Dealing With Some Daddy Issues

It's time to get serious. Grow up. Mature. Ripen. Like a banana. Like a man. Like a motherfucker. Or, as they're also known, a husband. It's time to be an adult. About things. Things are serious, man. Things matter. Things are important. You got to get serious about things. Or else what?

It's time to start thinking about babies. Making them. Shaking them. Baking them. In an oven. You know, like a bun. People are having babies at this age. Little people. With little dreams. Of big families and backyards. But how about you? Where are you at with that? No, pressure I'm just asking. Are you starting to give it some thought? There comes a point in a man's life when he has to think about the next point. And what it is. And when. Are you ready for that?

It sucks to be at the wrong end of a demographic. 29, 44, 64, over. It means you have make decisions. And it means you have to look back and see what you accomplished while you were more advertiser-friendly. Which can be disheartening. Perhaps I should have tried to earn more disposable income, or at least disposed of it in a more productive way. If I only used my beer money as a Kickstarter, I'd have a crummy short film to show for it. Now I just have a gut. And a feeling of regret. Panging me constantly.

Then again, entering a next age group is like a new beginning. All of a sudden you're the young buck in the block. You can still crush this cycle stage. Earn that yellow jersey. With your Gap Rewards points. You can rule the middle ages like a feudal lord. The world is your oyster you may be able to afford after happy hour. Because you're not a youth vote anymore, you're a man. Of confidence. Capable of making babies.

I'm not saying you need to decide right now, but just consider it. Think about it. Try it on in front of the mirror and take it for a spin. The very notion. Of being a baby daddy. How's that feel? A little tight around the neck? I'm sure. But it'll stretch out. Right? You'll get used to the collar soon enough. Everyone's wearing this style these days.

But people are having babies later and later. Outside of the Boo-Boos. Forty is the new thirty, if you like malt liquor more than beer. There's no rush. What's the rush? Who's rushing? Let's just take our time. Slow down. Think this thing through. And through. Let's marinate on this one for a while. We'll make that decision in due time. A perfectly healthy due. A fully formed living, breathing due. We'll call it a date.

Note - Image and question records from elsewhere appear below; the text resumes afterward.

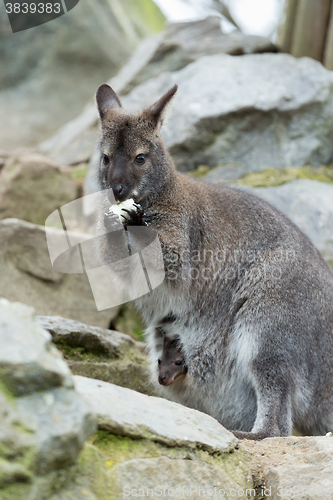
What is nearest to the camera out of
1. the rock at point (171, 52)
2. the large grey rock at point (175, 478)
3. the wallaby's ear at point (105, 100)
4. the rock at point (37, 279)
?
the large grey rock at point (175, 478)

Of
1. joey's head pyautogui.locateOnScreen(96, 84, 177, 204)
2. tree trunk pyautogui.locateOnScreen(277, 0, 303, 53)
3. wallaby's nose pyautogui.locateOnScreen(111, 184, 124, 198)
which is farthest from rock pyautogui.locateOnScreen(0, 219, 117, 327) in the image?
tree trunk pyautogui.locateOnScreen(277, 0, 303, 53)

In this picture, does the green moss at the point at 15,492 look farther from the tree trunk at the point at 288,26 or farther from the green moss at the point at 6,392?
the tree trunk at the point at 288,26

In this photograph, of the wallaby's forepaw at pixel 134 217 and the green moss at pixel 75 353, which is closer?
the wallaby's forepaw at pixel 134 217

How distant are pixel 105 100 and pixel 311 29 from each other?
16.2 feet

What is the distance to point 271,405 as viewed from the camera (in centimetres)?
429

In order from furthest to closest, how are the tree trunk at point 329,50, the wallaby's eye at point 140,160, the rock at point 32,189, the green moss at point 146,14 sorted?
the green moss at point 146,14 < the tree trunk at point 329,50 < the rock at point 32,189 < the wallaby's eye at point 140,160

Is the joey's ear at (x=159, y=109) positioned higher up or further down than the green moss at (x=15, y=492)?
further down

What about me? What about what I want? I'm way to selfish to have another self-ish to take care of. A little semi-self squirming around on its stomach? That's terrifying. I can barely bear to be away from my cat. How would I ever leave the house if I had a baby? I'd have to give up on going places. I'd have to buy a house. I'm freaking out. Is that what you want?

It's not that I don't want to be a Dad, it's just that I'm not at that point where it's all I want to be. Which is where I want to get. Before I go there. Forgive me fatherhood, I've got to sin. Just a little more. I can't wait to be a father. After I wait a little longer. I look at people my age with kids with such admiration. That I definitely don't deserve. I'm not worthy. I should not be looked up to. And that's all a baby really does.

Which is why I got to start getting serious. If I'm eventually going to beget a child I got to be get to stepping. And advancing. And improving. I've got to figure things out. I've got to not only set goals but not settle for not reaching them. Go big or get a home. No more dick jokes. No more joke dicks. No more gratuitous nudity. It's time to enter my mature stage. It's time to get serious. And then maybe think about babies.